Auszuführende Aufgaben:
- A) Die wievielten Parlamentswahlen seit dem Beginn des Volksaufstands im März 2011 finden laut dem Text über die Wahlen in Syrien am Sonntag statt?
- B) Führe den Text über die Wahlen in Syrien im Anschluss an seinen letzten Satz weiter.

Wahlen in Syrien: Kompromisslos gegen Kritiker

Der syrische Machthaber Baschar al-Assad agiert vor den anstehenden Parlamentswahlen noch autoritärer als sonst.
- Syrien: Machthaber Assad lässt über Parlament abstimmen
- Neues Parlament soll über Verfassung entscheiden
- Hoffnungen von UN-Sicherheitsrat gehen nicht auf
Syriens Wirtschaft droht der Zusammenbruch, Corona breitet sich aus, immer mehr Menschen hungern. Trotzdem zieht das Regime in Damaskus am Sonntag seine Parlamentswahlen durch, die dritten seit März 2011, als der Volksaufstand begann. Diesmal allerdings überlässt Diktator Baschar al-Assad überhaupt nichts mehr dem Zufall. Nur noch superloyale Getreue durften antreten. Sämtliche Bewerber wurden von der Staatssicherheit eingehend durchleuchtet, damit sich in der künftigen Volksvertretung nicht die leiseste Kritik regt.
Selbst Mitglieder der von Assad tolerierten und von Russland geförderten regimefreundlichen Opposition wurden ausgesiebt. Stattdessen kommen zwei Dutzend superreiche Regime-Günstlinge und frühere Milizenchefs zum Zuge, unter ihnen der dubiose Kriegsfürst und Geschäftsmann Baraa Qaterji aus Aleppo, der auf den Sanktionslisten der Europäischen Union und der Vereinigten Staaten steht. Er organisierte für das Regime jahrelang den Schmuggel von Waffen und Öl mit dem „Islamischen Staat“.

Gespeicherte Daten:
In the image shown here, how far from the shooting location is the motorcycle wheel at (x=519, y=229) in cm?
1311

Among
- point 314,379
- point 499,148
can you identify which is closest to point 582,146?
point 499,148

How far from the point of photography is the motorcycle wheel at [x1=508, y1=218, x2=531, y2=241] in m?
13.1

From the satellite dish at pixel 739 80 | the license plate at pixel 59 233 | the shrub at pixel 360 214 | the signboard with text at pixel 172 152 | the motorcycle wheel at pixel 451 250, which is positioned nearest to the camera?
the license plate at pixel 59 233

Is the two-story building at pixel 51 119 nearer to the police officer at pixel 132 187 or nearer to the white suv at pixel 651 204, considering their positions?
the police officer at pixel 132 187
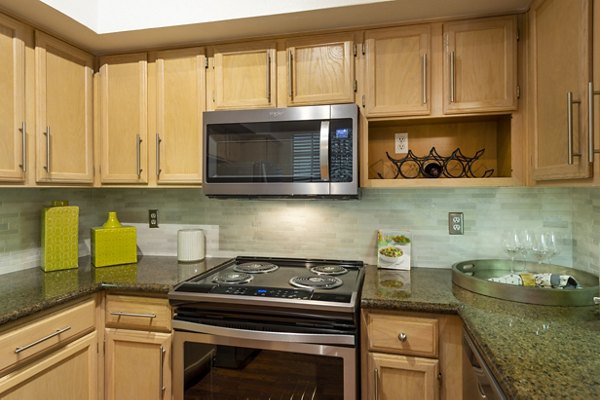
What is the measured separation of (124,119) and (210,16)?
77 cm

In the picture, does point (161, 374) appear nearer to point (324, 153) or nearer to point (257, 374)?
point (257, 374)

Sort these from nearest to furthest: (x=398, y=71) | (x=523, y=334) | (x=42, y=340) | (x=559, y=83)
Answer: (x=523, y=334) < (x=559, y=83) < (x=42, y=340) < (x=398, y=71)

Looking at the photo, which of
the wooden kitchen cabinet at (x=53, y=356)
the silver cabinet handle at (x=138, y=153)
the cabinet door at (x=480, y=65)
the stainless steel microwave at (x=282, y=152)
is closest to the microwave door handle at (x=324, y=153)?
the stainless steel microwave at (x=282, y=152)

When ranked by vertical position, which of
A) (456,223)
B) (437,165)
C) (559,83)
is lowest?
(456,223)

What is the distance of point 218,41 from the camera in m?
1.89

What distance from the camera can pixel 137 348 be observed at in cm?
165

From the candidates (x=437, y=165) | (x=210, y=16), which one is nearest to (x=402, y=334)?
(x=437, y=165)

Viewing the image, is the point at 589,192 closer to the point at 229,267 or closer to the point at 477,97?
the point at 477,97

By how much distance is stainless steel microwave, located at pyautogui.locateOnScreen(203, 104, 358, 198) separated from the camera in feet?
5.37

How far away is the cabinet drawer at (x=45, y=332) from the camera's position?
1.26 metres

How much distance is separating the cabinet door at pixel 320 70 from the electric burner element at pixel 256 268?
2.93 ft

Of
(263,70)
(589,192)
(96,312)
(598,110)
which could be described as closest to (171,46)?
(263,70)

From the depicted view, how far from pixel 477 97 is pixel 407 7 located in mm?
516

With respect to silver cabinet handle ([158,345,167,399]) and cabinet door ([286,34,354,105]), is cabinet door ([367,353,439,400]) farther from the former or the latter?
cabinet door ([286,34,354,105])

...

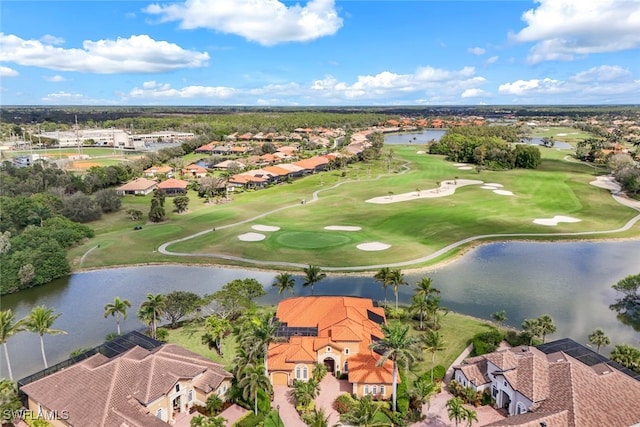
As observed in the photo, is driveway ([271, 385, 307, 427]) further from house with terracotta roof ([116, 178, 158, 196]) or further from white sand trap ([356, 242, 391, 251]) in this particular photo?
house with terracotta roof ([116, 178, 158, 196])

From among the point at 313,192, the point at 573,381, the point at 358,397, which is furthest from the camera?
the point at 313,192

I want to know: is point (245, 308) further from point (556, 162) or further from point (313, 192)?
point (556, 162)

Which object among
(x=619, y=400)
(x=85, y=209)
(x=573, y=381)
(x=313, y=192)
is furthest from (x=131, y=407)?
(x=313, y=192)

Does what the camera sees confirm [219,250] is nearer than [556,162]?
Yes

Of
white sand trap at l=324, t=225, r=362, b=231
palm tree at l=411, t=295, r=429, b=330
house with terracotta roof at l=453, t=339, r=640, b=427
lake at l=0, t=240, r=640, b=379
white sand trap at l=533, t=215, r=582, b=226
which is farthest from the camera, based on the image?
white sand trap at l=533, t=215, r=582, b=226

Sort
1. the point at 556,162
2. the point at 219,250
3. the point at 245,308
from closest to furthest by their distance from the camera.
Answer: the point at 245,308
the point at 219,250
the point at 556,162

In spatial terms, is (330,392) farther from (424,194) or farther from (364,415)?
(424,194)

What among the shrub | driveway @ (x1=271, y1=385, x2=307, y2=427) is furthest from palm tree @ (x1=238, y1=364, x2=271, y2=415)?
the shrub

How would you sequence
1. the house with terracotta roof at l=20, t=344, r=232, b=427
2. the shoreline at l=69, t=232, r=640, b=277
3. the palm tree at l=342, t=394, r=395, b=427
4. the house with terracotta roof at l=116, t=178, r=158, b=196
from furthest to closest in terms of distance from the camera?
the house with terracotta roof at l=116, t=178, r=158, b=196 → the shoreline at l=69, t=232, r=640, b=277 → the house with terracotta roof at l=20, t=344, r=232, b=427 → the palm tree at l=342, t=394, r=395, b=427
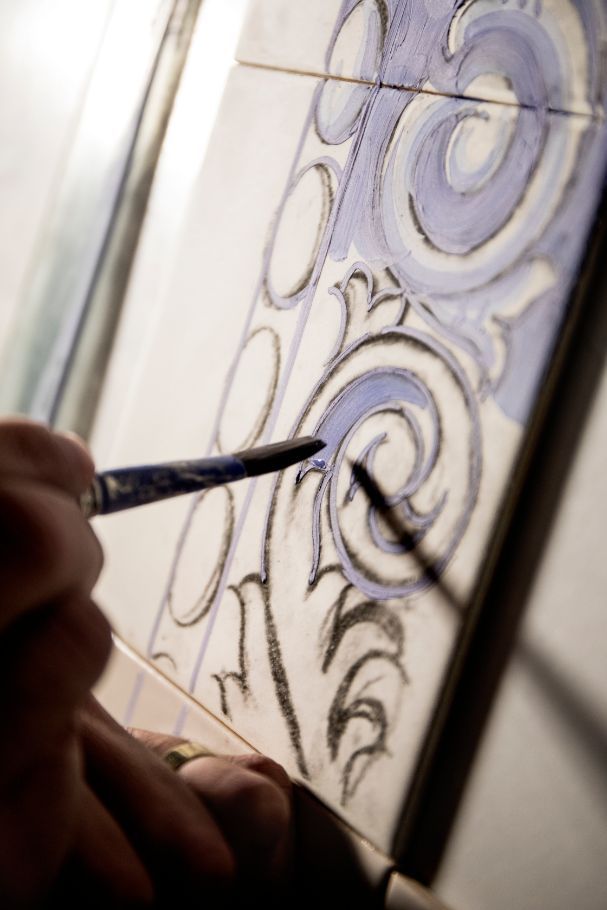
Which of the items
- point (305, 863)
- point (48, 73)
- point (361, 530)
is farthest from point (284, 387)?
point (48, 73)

==

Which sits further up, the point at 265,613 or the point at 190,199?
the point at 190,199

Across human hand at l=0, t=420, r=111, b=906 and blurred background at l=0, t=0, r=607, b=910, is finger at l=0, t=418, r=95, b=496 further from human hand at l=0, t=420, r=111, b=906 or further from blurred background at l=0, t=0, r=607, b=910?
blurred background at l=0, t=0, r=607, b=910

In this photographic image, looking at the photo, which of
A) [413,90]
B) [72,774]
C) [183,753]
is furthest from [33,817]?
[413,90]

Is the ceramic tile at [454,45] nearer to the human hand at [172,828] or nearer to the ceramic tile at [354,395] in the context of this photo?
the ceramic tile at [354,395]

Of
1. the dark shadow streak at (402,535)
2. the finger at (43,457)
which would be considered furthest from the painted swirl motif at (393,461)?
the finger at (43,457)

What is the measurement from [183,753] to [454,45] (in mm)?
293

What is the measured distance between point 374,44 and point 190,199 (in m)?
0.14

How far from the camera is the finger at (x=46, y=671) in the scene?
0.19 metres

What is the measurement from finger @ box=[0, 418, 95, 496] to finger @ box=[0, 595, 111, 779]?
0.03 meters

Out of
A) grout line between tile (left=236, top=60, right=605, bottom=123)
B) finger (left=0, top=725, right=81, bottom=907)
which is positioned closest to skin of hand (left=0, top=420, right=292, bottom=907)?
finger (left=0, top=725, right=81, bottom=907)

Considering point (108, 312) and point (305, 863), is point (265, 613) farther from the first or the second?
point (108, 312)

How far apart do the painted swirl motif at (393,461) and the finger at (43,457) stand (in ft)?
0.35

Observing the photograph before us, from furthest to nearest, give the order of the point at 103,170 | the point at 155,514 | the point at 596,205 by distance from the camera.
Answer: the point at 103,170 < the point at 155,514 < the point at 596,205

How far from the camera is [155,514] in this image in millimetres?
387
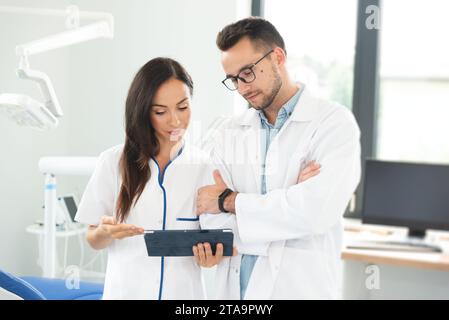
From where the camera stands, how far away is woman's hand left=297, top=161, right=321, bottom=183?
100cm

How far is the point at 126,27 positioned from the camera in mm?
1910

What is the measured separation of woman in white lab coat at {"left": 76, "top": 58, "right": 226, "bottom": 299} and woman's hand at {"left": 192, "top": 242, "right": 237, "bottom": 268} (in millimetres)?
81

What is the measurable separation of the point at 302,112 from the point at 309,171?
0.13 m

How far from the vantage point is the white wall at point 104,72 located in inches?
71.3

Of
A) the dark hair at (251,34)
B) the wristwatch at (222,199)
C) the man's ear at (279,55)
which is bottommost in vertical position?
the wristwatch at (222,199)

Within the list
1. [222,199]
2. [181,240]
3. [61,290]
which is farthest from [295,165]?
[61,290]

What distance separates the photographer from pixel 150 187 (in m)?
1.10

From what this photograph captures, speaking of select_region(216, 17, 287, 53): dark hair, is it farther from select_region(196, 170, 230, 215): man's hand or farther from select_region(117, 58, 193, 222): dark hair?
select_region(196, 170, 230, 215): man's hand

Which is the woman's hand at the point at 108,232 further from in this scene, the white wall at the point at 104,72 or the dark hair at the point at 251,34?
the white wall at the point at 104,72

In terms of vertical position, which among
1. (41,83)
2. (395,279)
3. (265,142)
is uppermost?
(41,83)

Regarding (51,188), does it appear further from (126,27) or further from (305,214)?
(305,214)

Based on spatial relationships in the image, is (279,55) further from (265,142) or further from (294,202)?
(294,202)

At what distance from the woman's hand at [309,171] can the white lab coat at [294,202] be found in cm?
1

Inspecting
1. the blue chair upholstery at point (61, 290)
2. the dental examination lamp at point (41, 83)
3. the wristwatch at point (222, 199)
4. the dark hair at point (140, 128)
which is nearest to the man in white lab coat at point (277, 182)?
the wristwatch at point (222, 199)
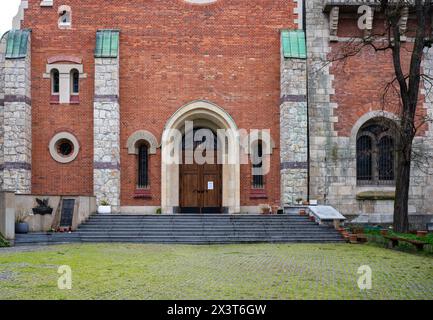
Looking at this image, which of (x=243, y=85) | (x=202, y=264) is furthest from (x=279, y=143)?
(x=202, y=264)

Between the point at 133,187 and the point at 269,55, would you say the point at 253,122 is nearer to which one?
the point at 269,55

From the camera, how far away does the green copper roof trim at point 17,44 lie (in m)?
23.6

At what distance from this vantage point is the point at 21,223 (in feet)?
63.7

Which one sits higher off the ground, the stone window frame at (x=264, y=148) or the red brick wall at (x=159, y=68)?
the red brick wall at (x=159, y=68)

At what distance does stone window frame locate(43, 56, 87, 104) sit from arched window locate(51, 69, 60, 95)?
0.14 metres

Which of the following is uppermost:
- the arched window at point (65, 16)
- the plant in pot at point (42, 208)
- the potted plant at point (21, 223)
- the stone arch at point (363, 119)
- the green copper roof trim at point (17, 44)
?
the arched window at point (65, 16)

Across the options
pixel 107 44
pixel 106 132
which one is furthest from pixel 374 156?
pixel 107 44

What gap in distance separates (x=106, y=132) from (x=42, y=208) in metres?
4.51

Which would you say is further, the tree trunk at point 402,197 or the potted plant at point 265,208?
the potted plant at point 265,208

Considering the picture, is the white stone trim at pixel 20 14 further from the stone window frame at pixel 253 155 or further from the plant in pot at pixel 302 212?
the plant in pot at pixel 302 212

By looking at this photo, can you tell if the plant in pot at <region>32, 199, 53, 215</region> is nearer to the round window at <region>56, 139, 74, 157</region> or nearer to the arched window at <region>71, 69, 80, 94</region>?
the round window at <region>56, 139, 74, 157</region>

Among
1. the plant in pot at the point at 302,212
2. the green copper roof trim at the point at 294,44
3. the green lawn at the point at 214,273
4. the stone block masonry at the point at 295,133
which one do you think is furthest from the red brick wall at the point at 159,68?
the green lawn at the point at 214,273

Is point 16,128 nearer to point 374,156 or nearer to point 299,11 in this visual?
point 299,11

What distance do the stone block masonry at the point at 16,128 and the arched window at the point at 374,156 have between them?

Schriftliche Antworten:
- A) Es sind die dritten Parlamentswahlen seit März 2011.

- B)
Wahlen in Syrien: Parlament entscheidet über neue Verfassung
Denn für die politische Zukunft des Regimes spielt das kommende Parlament wahrscheinlich eine Schlüsselrolle. Zum einen entscheiden die Abgeordneten über die neue Verfassung, die 2021 in Genf unter der Regie der Vereinten Nationen zwischen Regime und Opposition erarbeitet werden soll. Mit der neuen, absolut linientreuen Volkskammer will Assad sicherstellen, dass alle Artikel niedergestimmt werden, die seine Stellung schmälern könnten. Zum anderen nominieren die Abgeordneten die Kandidaten für die Präsidentschaftswahl im Mai 2021, zu der der Diktator nach 21 Machtjahren erneut antreten will.
Name: | Syrien |
Hauptstadt: | Damaskus |
Bevölkerung: | 16,91 Millionen (2018) |
Präsident: | Baschar al-Assad |
Amtssprache: | Arabisch |
Mehr als die Hälfte der 250 Parlamentssitze sind für die Baath-Partei und ihre Satelliten reserviert, die als Nationale Progressive Front (NPF) antreten. 65 Sitze gehen an parteilose Bewerber – regimeergebene Geschäftsleute, Stammesführer, Künstler und Kleriker.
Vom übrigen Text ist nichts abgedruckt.